El nuevo curso escolar,
después del fracaso de la tentativa de un pacto de
Estado, de la alarma generalizada por el rendimiento, el
fracaso y el abandono escolares, del enrocamiento de los
sindicatos de profesores en lo suyo y de la bancarrota
económica de las universidades, se presenta difícil e
incierto para todos, pero también como una oportunidad
de abordar lo que no pudo ser por la búsqueda de
equilibrios que se mostraron imposibles. El ministerio
debe mostrar que mantiene el sentido de Estado que
predicó al proponer el pacto, pero no tanto por asumir
como propio lo que presumía aceptable para todos (aunque
deba aproximarse a ello) como por afrontar cuestiones
pendientes que no admiten dilación. La crisis económica
parece a primera vista un obstáculo, pero tal vez no lo
sea, o sea incluso un facilitador, pues imposibilita la
vieja línea de menor resistencia, consistente en dejar
todo como está y poner dinero para cualquier cosa nueva
o distinta (la vieja cantinela de que sin recursos no
hay reforma), y obliga a repensar qué hacer con los
mimbres que ya tenemos. No pretendo hacer un inventario
de lo que nos espera sino sólo señalar tres cuestiones
impostergables.
La primera son las elevadas tasas de fracaso y abandono
escolares (tres y cuatro de cada diez alumnos
respectivamente) que nos sitúan a años luz de los
objetivos de la Unión Europea, muy por detrás de la
mayoría de nuestros vecinos y en vías de especializarnos
en los procesos de producción menos cualificados en el
contexto de una competencia internacional intensificada
por la crisis, la globalización y la transición a la
economía del conocimiento; y, junto a ellas, el
moderadamente pobre rendimiento de los estudiantes
españoles en las pruebas internacionales. Para
reducirlas de manera drástica hará falta, sobre todo,
diversificar y flexibilizar la enseñanza con el objetivo
de encontrar distintos caminos por los que llevar a
todos los adolescentes, sin dejar la escuela o volviendo
a ella, a un mismo destino o a unos pocos destinos de
valor equiparable, concretamente a terminar al menos una
etapa de formación profesional si no van a acceder a los
estudios universitarios. Y también discutir por qué el
sistema, los centros y los profesores parecen estar en
su salsa en la idea, ayer, hoy y mañana, de que un
tercio de los estudiantes no es capaz de superar la
enseñanza obligatoria.
La segunda es levantar la moral del profesorado mediante
el reconocimiento de la labor docente bien desempeñada.
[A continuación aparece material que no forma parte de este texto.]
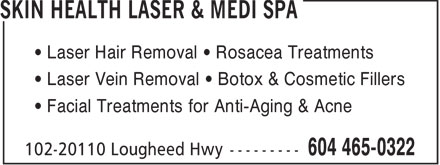 Ads Skin Health Laser &amp; Medi Spa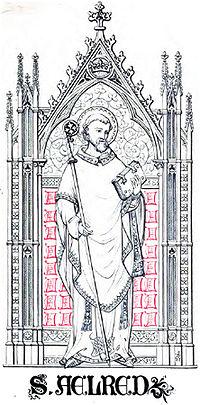 Saint.Aelred.jpg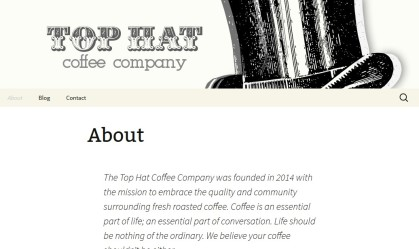 Top Hat Coffee Co.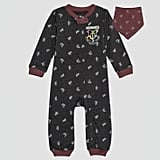 Baby Harry Potter Long Sleeve Romper and Bib Set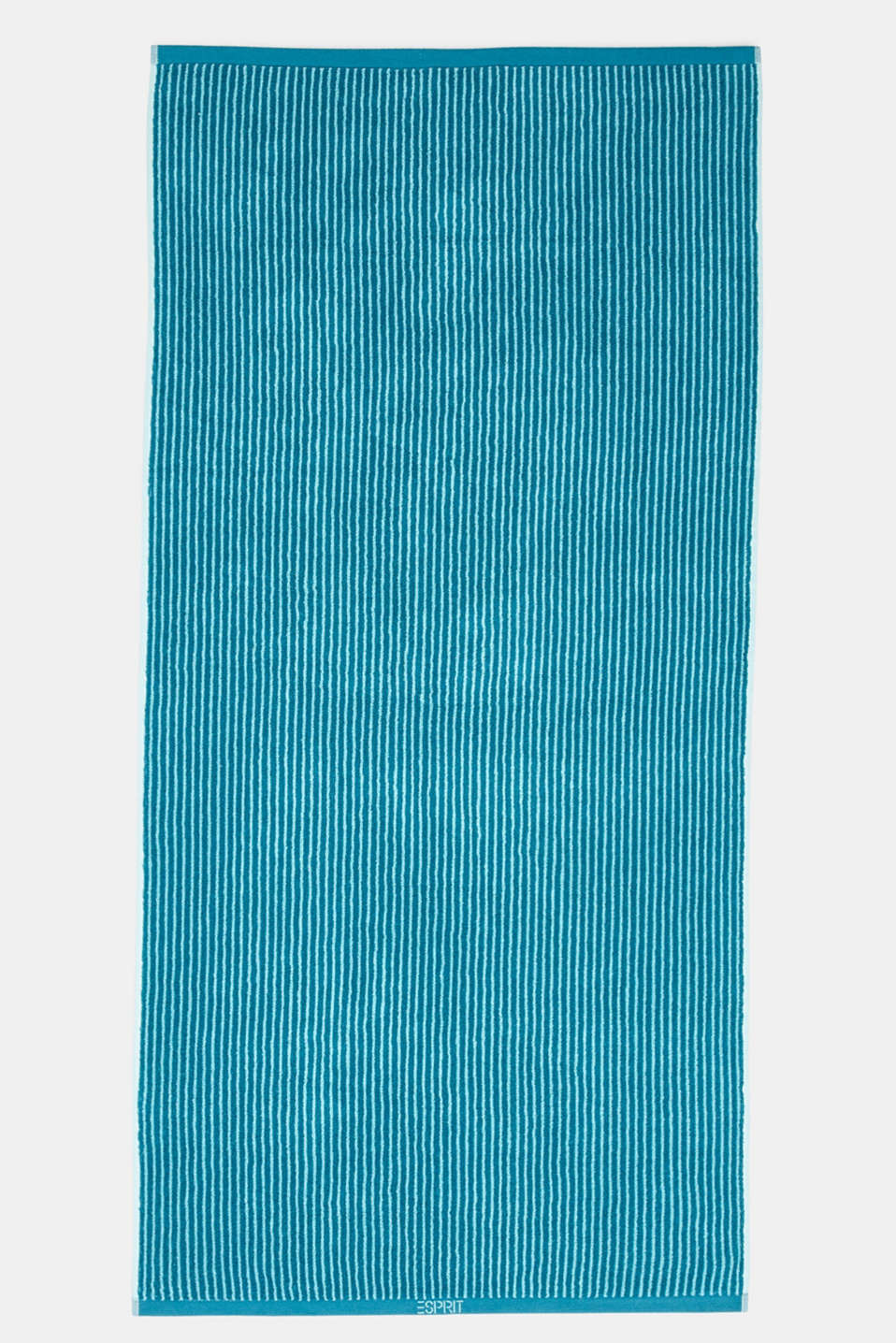 Terry cloth towel, 100% cotton, TURQUOISE, detail image number 4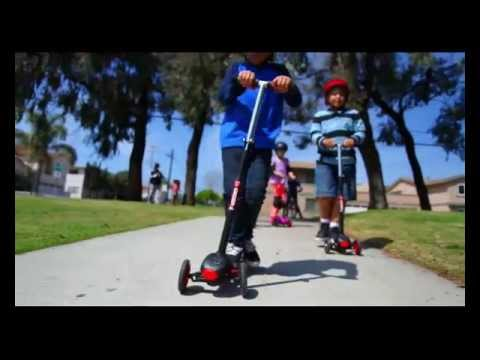 YVolution Y Glider XL 3 Wheeled Scooter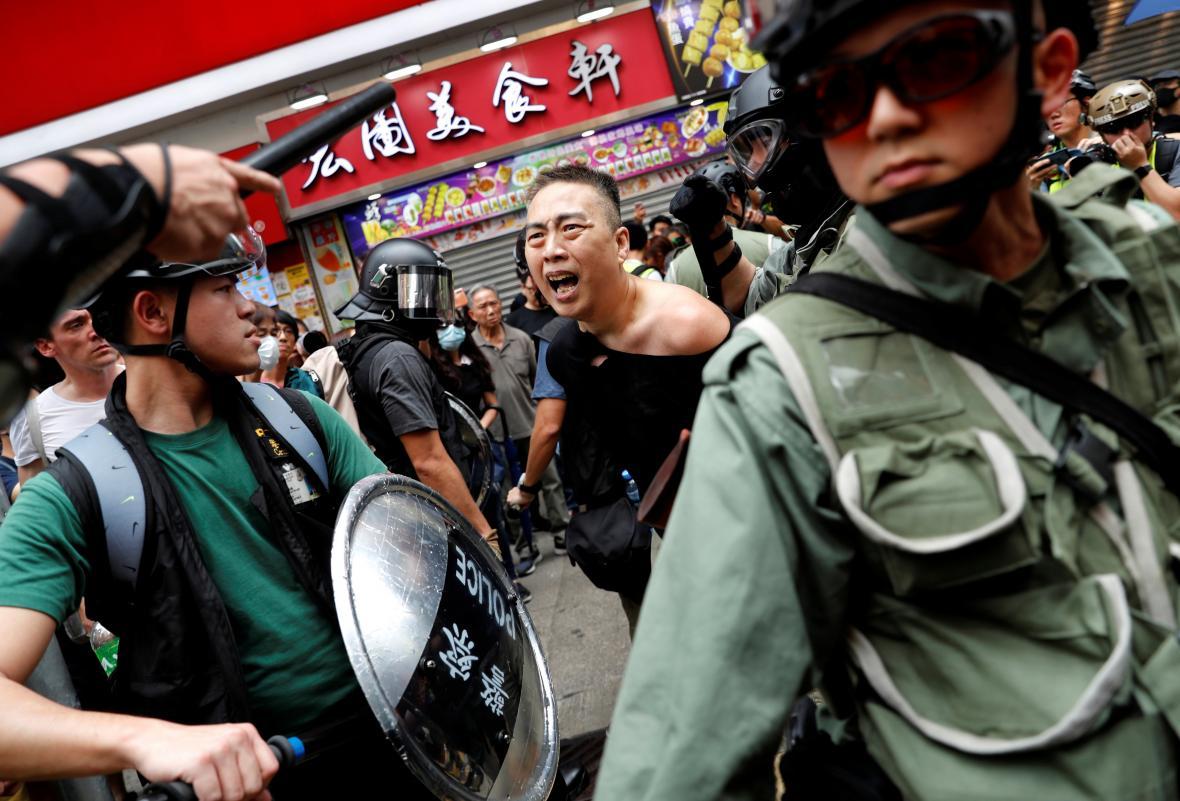 Protivládní protest v Hongkongu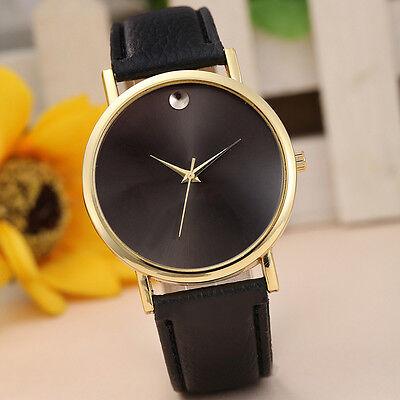 Fashion Womens Watch Retro Design Alloy Leather Band Analog Quartz Wrist Watches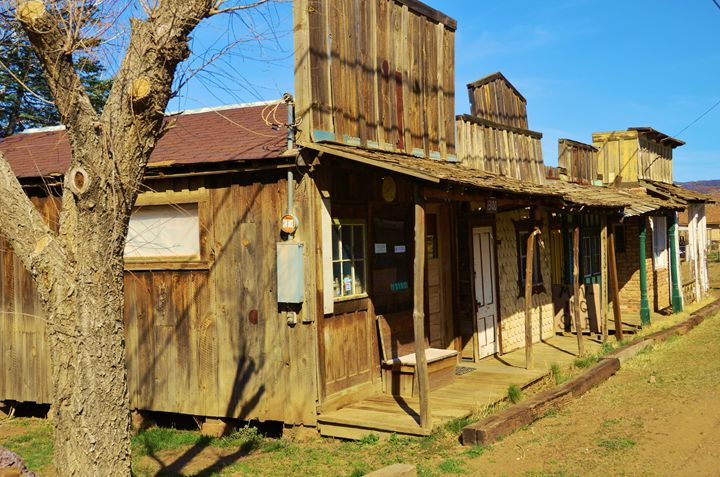 Old West Store FRonts - Richard W. Jenkins Gallery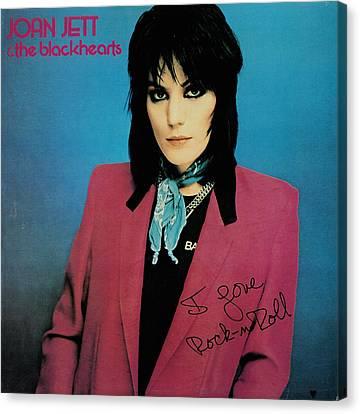 Joan Jett - I Love Rock 'n Roll 1981 Canvas Print by Epic Rights
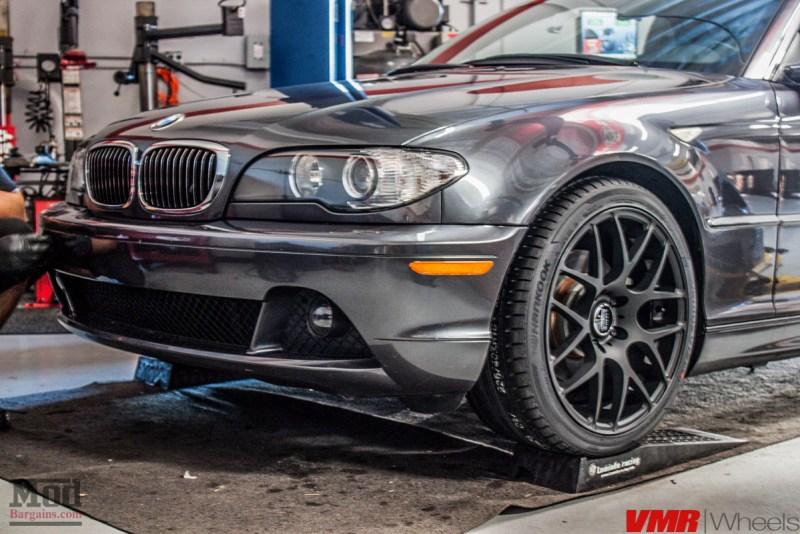 BMW_E46_330ci_Cabrio_BMR_V710_MatteBlack (5)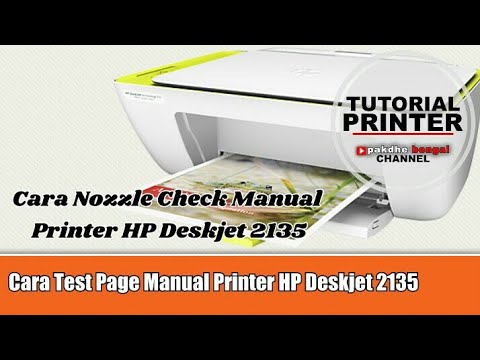 cara-nozzle-check-manual-pada-printer-hp-deskjet-ink-advantage-2135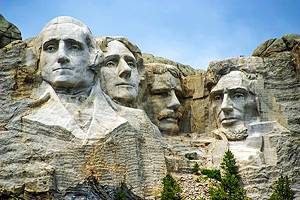 12 Top-Rated Tourist Attractions in South Dakota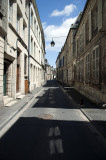 Laon High Town near Cathedral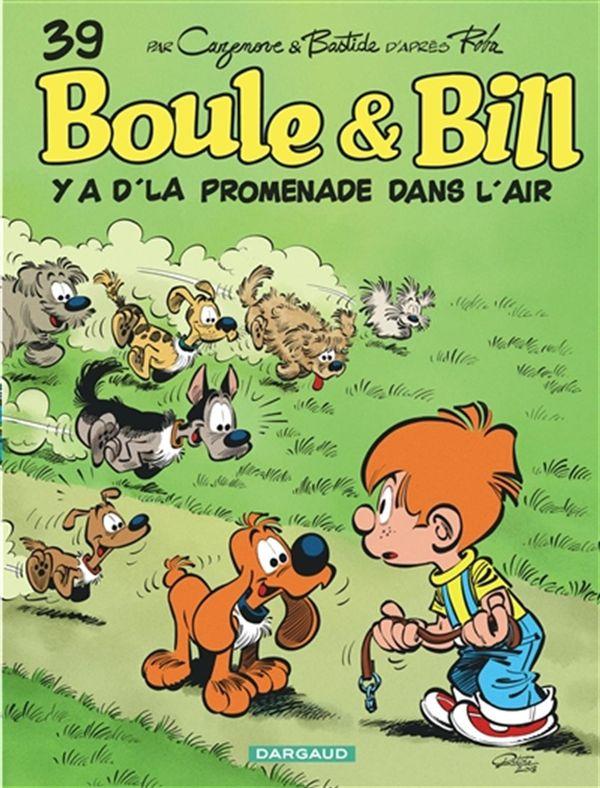 Boule & Bill 39 Y a d'la promenade dans l'air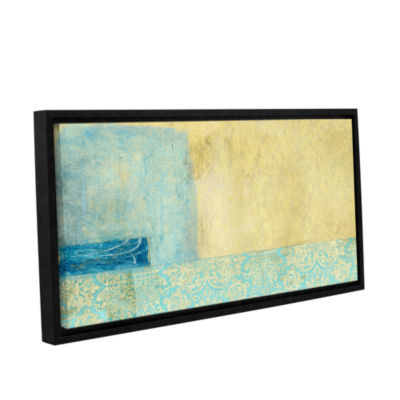 Brushstone Gold and Blue Banner Gallery Wrapped Floater-Framed Canvas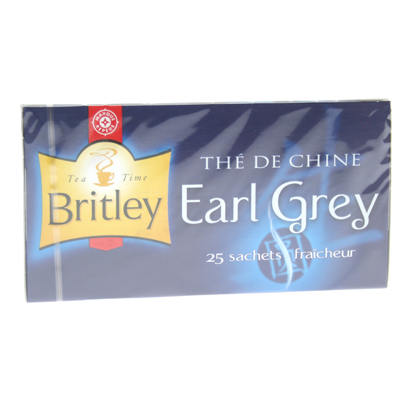 The Britley earl grey chine x25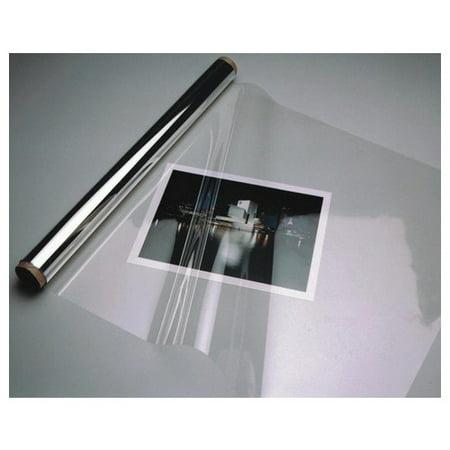 Clear Acetate Rolls (GRAFIX R03CL5012 CLEAR ACETATE .003 ROLL 50 INCH X 12 FEET)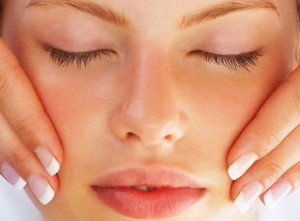 Facial Treatments Carlsbad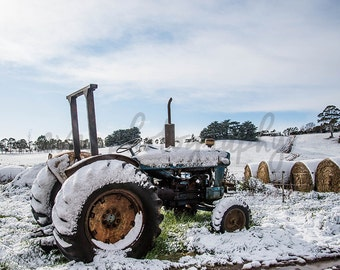 Old and Cold, Tractor, Vintage, Antique,  Machinery, Snow, Farm, Hay, Haybale, Winter, Australia, Photography, Digital Download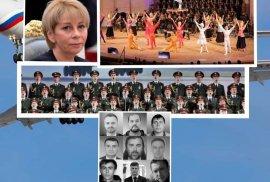 Брянцев просят помочь присвоить звание Героя России погибшим в крушении Ту-154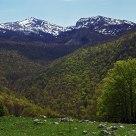 Spring in Abruzzo II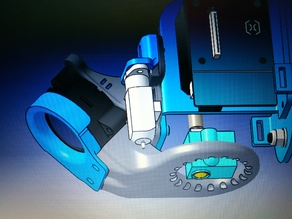 Adapter and extruder fan duct with bltouch for titan v6 and dragon & E3D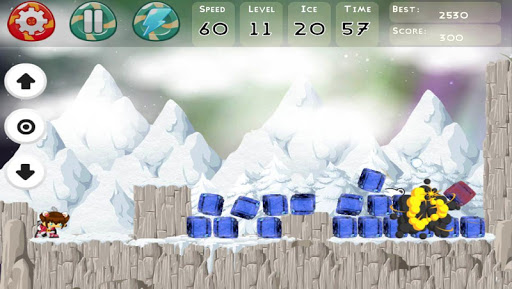 Ice Blaster For PC Windows (7, 8, 10, 10X) & Mac Computer Image Number- 5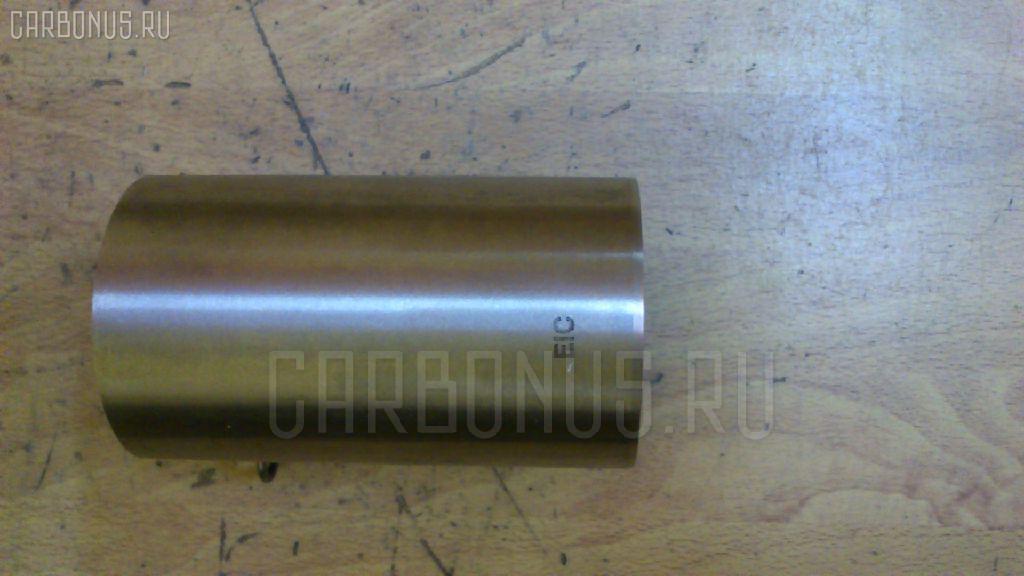 Гильза блока цилиндров ISUZU 3KC1 3KC1 Фото 2
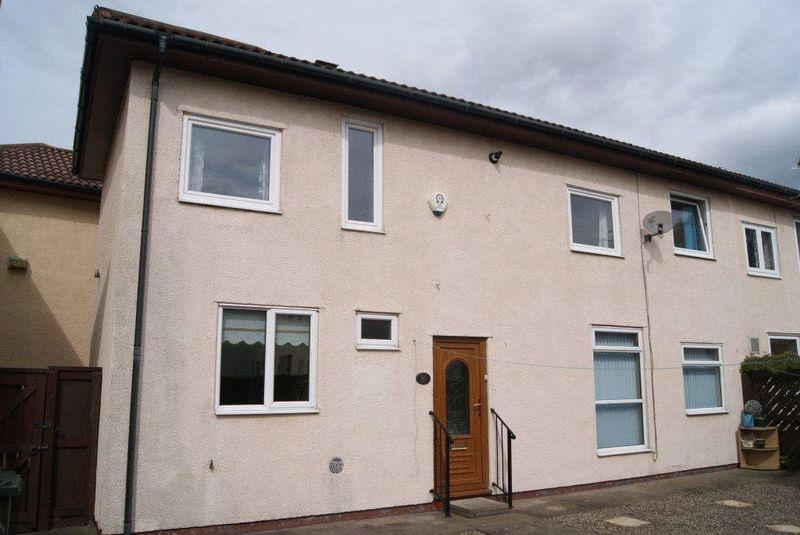 3 Bedrooms End Of Terrace House for sale in Coniston Close, Killingworth, Newcastle Upon Tyne
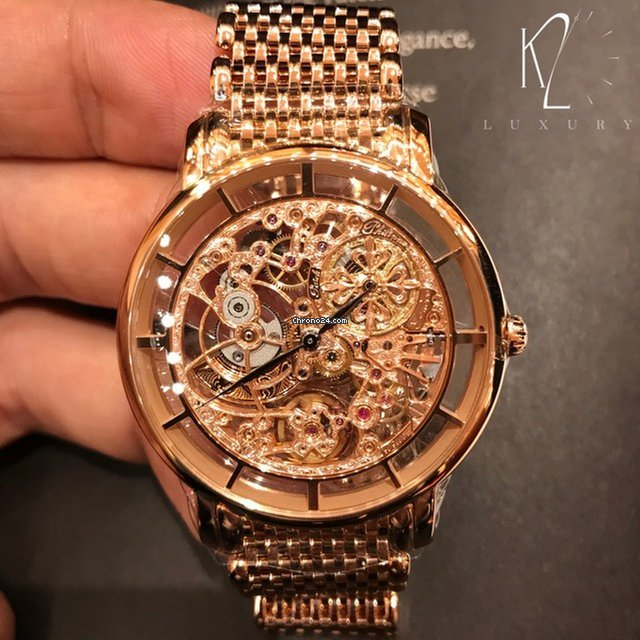 patek philippe 5180 1r skeleton rose gold for price on request for sale from a trusted seller on On patek philippe skeleton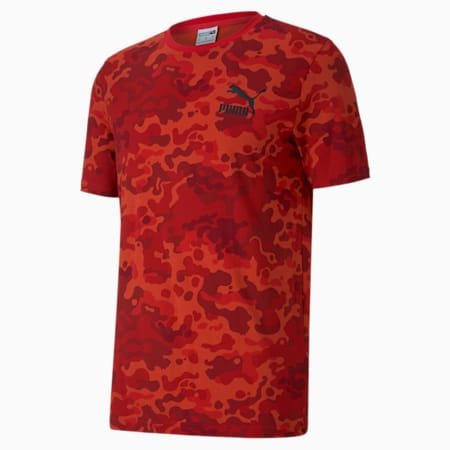 Classics Men's Graphic AOP Tee, High Risk Red, small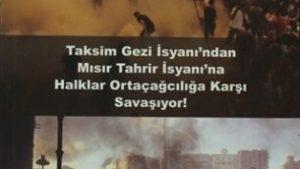 Taksim Gezi İsyanı'ndan Mısır Tahrir İsyanı'na Halklar Ortaçağcılığa Karşı Savaşıyor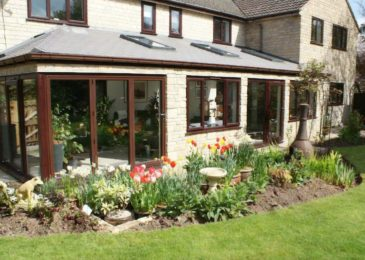 Why Is It Important To Maintain Your Double Glazing Excellently?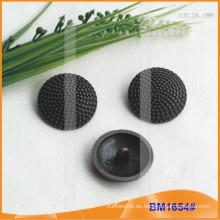 Botón de aleación de zinc y botón de metal y botón de costura de metal BM1654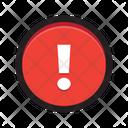 Button Notification Notify Icon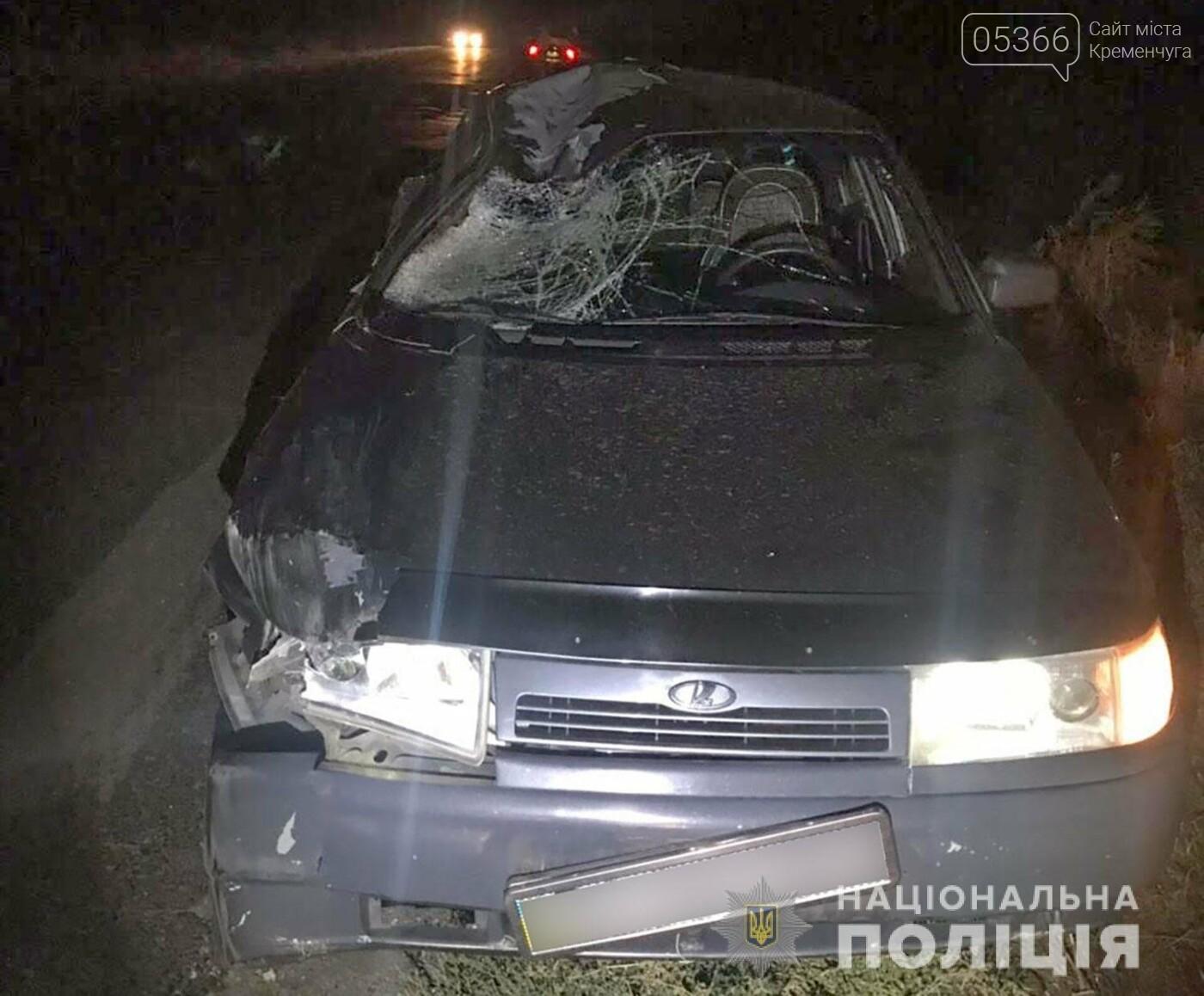 У Кременчуцькому районі сталася смертельна ДТП: пішохід помер на місці, фото-1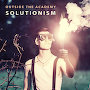 Outside The Academy - Solutionism
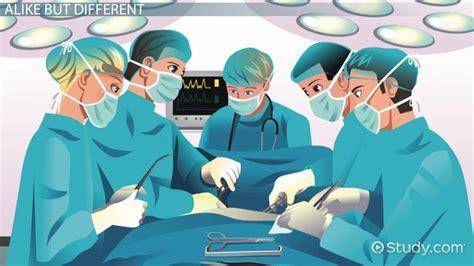 analgesia  anesthesia video lesson transcript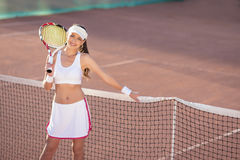 Portrait of Female Tennis Athlete Equipped with Professional Out Stock Image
Pronto hará un lustro que se prometió por las partes un
estatuto del profesorado que todavía estamos esperando,
seguramente porque detrás de esa expresión neutra hay
proyectos muy distintos. Corresponde al ministerio -aun
sabiendo que poca ayuda va a recibir en eso de los
actores sociales organizados- terminar con la actual
situación de indiferencia y café para todos y articular
un esquema adecuado de derechos, deberes e incentivos
profesionales que separe a quienes están en la docencia
por vocación (previa o sobrevenida) de quienes sólo
están por las vacaciones; que promueva y
subsidiariamente imponga la formación permanente del
profesorado, tan imprescindible en una profesión que
prepara a las futuras generaciones adultas en una
sociedad cambiante; y que supere de una vez por todas
los diálogos de besugos en torno a fijaciones gremiales
como la jubilación anticipada, la jornada continua o el
malestar docente.
La tercera se refiere a la universidad, que, tras un
largo periodo en el que los desequilibrios no podían ser
alterados por las correlaciones de fuerzas internas o
sólo podían serlo por pseudo-óptimos paretianos, es
decir, siempre que nadie perdiese derechos adquiridos
(asignaturas, plazas, cargos…), se enfrenta ahora a la
necesidad perentoria de ser más competitiva y ganar
cierta autosuficiencia. Para las universidades
singulares significa la necesidad de aligerar lastre
corporativista, y para el Ministerio podría ser la
ocasión de legislar en contra de la endogamia, aunque
nada hace pensar que esté en su agenda.